La niña se puso de pie y descendió con dificultad los cuatro escalones. Cuando estuvo abajo, las dos sacerdotisas altas la vistieron con una túnica, una capucha y un mantón negros, y la pusieron otra vez de cara a las gradas, la mancha oscura y el trono.

—¡Que los Sin Nombre contemplen a la niña que se les entrega, en verdad la única que haya nacido sin nombre! ¡Que acepten la vida y los años de la vida de esta niña hasta que le llegue la muerte, que también les pertenece! ¡Que acepten esta ofrenda! ¡Que ella sea devorada!

Otras voces respondieron, ásperas y estridentes como trompetas: —¡Devorada! ¡Devorada!

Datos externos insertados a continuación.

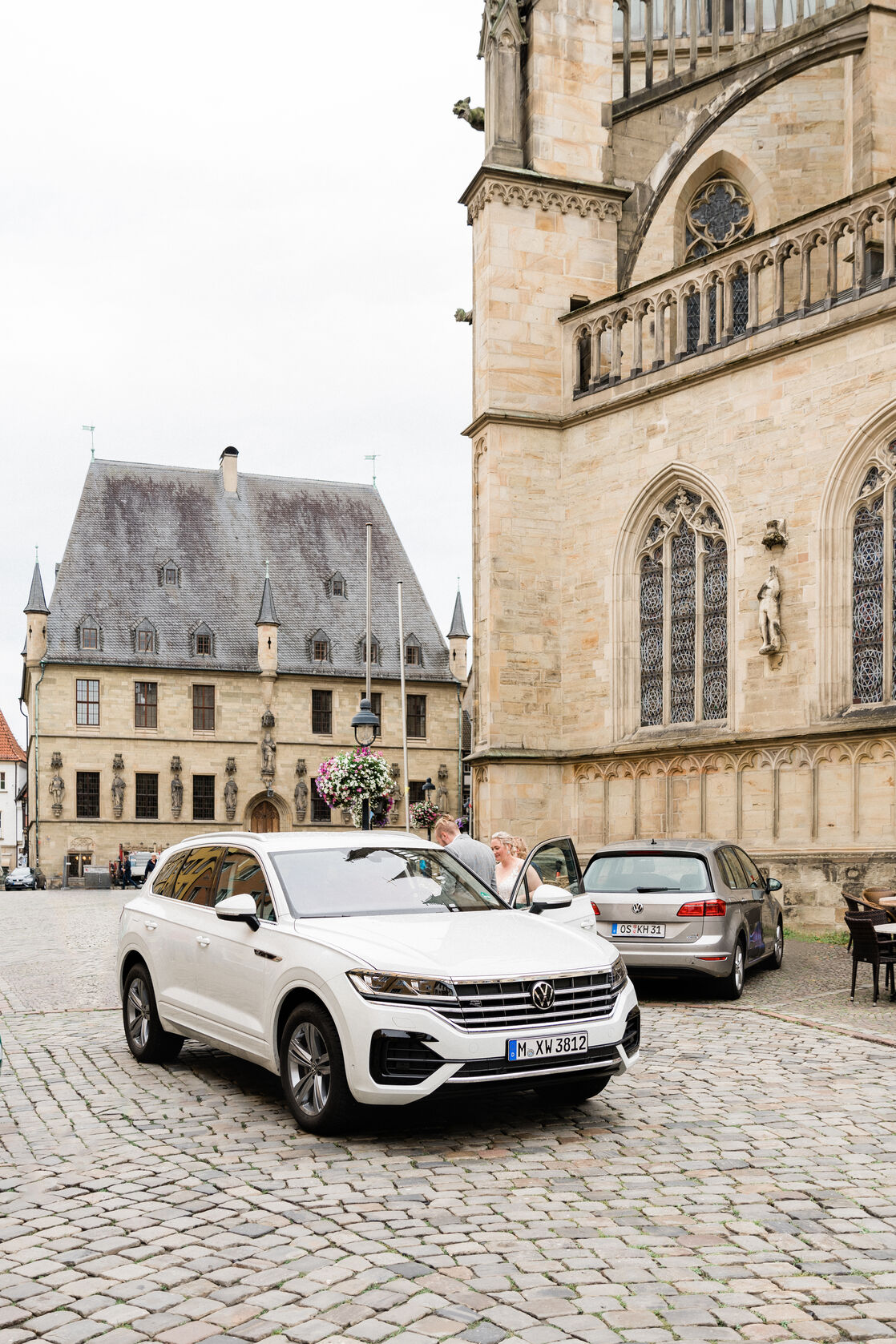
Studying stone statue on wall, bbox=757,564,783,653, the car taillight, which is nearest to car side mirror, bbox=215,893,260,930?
the car taillight

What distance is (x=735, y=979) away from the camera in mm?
11641

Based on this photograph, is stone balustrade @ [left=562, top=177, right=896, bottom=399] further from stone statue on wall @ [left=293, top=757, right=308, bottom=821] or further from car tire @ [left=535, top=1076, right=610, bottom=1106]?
stone statue on wall @ [left=293, top=757, right=308, bottom=821]

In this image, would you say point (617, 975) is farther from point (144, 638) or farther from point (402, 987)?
point (144, 638)

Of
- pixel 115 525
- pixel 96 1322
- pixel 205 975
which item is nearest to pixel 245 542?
pixel 115 525

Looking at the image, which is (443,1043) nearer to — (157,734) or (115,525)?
(157,734)

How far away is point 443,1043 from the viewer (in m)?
6.19

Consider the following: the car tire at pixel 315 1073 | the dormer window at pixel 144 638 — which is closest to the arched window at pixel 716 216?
the car tire at pixel 315 1073

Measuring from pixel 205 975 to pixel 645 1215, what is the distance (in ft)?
11.1

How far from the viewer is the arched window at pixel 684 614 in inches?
776

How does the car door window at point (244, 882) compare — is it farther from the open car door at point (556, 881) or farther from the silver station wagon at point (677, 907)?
the silver station wagon at point (677, 907)

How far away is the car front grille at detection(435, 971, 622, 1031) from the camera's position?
20.6ft

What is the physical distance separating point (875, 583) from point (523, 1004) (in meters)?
12.7

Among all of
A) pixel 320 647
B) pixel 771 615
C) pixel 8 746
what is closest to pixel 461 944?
pixel 771 615

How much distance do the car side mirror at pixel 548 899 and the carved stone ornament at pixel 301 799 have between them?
159ft
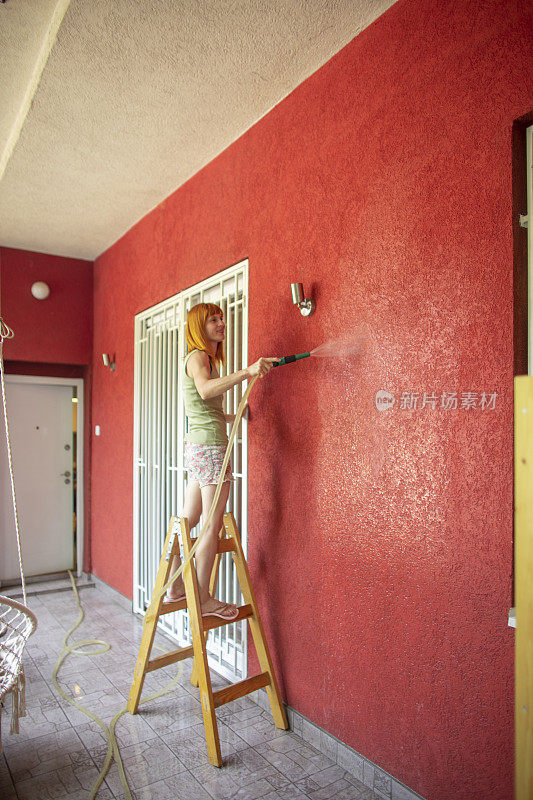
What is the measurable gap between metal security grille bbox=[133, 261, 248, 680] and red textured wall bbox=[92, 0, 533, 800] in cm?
24

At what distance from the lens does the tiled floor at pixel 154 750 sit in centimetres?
204

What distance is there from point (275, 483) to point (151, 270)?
2.27m

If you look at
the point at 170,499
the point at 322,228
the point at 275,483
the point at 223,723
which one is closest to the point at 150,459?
the point at 170,499

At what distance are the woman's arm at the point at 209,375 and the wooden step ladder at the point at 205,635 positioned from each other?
0.61 meters

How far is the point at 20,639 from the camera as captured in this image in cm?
206

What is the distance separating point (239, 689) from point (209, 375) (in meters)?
1.38

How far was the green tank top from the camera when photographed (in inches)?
99.7

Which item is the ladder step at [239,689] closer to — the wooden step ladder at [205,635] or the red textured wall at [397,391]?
the wooden step ladder at [205,635]

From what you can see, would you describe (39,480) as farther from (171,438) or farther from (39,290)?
(171,438)

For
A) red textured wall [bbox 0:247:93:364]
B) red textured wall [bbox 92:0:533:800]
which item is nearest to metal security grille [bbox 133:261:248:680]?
red textured wall [bbox 92:0:533:800]

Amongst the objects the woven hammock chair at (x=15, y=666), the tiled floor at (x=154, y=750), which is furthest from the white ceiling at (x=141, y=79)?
the tiled floor at (x=154, y=750)

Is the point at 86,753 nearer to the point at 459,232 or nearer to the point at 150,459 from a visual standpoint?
the point at 150,459

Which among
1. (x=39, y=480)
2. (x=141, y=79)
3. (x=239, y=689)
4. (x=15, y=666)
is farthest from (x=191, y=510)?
(x=39, y=480)

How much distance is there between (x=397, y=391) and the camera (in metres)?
1.98
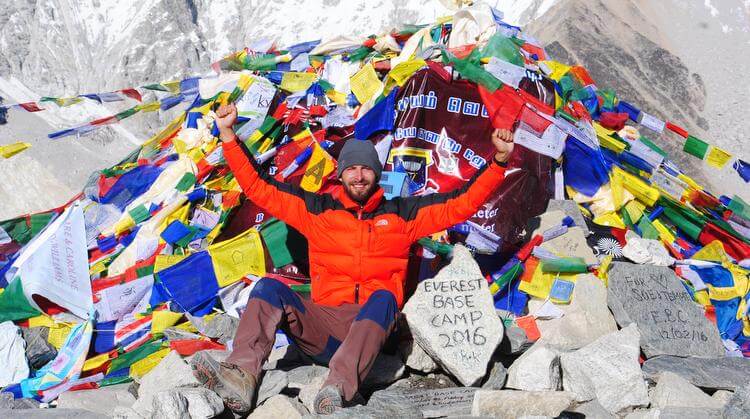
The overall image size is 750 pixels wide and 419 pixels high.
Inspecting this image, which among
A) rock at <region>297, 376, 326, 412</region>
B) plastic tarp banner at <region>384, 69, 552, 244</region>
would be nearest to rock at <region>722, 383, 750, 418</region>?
rock at <region>297, 376, 326, 412</region>

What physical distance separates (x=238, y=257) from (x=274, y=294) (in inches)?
79.8

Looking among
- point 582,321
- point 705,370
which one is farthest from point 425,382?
point 705,370

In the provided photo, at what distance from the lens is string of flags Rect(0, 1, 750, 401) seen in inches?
226

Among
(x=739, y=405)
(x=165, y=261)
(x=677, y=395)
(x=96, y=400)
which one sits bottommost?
(x=96, y=400)

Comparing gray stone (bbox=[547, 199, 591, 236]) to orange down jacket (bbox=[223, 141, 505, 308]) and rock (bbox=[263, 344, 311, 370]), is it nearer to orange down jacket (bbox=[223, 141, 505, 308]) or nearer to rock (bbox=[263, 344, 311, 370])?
orange down jacket (bbox=[223, 141, 505, 308])

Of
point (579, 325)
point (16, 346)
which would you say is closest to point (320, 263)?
point (579, 325)

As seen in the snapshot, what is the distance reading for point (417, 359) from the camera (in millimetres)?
4598

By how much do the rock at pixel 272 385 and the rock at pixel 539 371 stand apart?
1371 mm

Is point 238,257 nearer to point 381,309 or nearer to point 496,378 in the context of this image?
point 381,309

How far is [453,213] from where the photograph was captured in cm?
455

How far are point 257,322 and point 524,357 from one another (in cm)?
161

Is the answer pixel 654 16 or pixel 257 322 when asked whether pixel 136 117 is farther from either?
pixel 257 322

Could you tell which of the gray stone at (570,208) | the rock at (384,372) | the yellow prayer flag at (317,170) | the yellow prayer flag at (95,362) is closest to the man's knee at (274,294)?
the rock at (384,372)

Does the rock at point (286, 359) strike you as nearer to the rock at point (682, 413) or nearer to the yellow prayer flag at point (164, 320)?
the yellow prayer flag at point (164, 320)
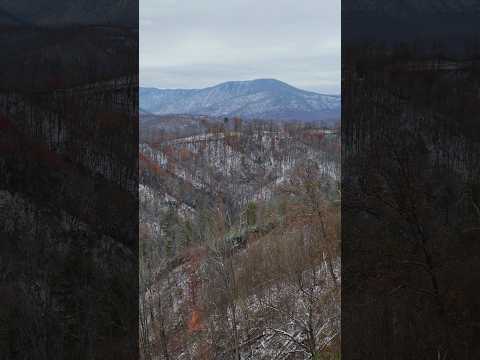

Bajo el negro capuz, la niña seguía mirando el trono. El polvo empañaba las joyas de los enormes brazos ganchudos y del respaldo tallado, cubierto de telarañas y manchas blancuzcas de excrementos de búho. Ningún mortal había hollado nunca los tres últimos escalones, encima de aquél donde se había arrodillado la niña. Había tanto polvo que los escalones parecían un montículo de tierra, con los mármoles de vetas rojas sepultados bajo las capas grises, inertes e intactas después de tantos años, de tantos siglos.

—¡Devorada! ¡Devorada!

De repente volvió a oírse el tambor, ahora a un ritmo más vivo.

En silencio y arrastrando los pies, la procesión se alejó del trono hacia el este, hacia el lejano y brillante rectángulo del portal. A ambos lados, las macizas columnas dobles, como las pantorrillas de unas enormes piernas pálidas, se elevaban hasta las tinieblas del techo. Entre las sacerdotisas, y toda de negro ahora como ellas, caminaba la niña, pisando solemnemente con los piececitos descalzos las hierbas escarchadas y las piedras heladas. Cuando la luz oblicua del sol se colaba entre las ruinas del techo y centelleaba delante, ella no alzaba los ojos.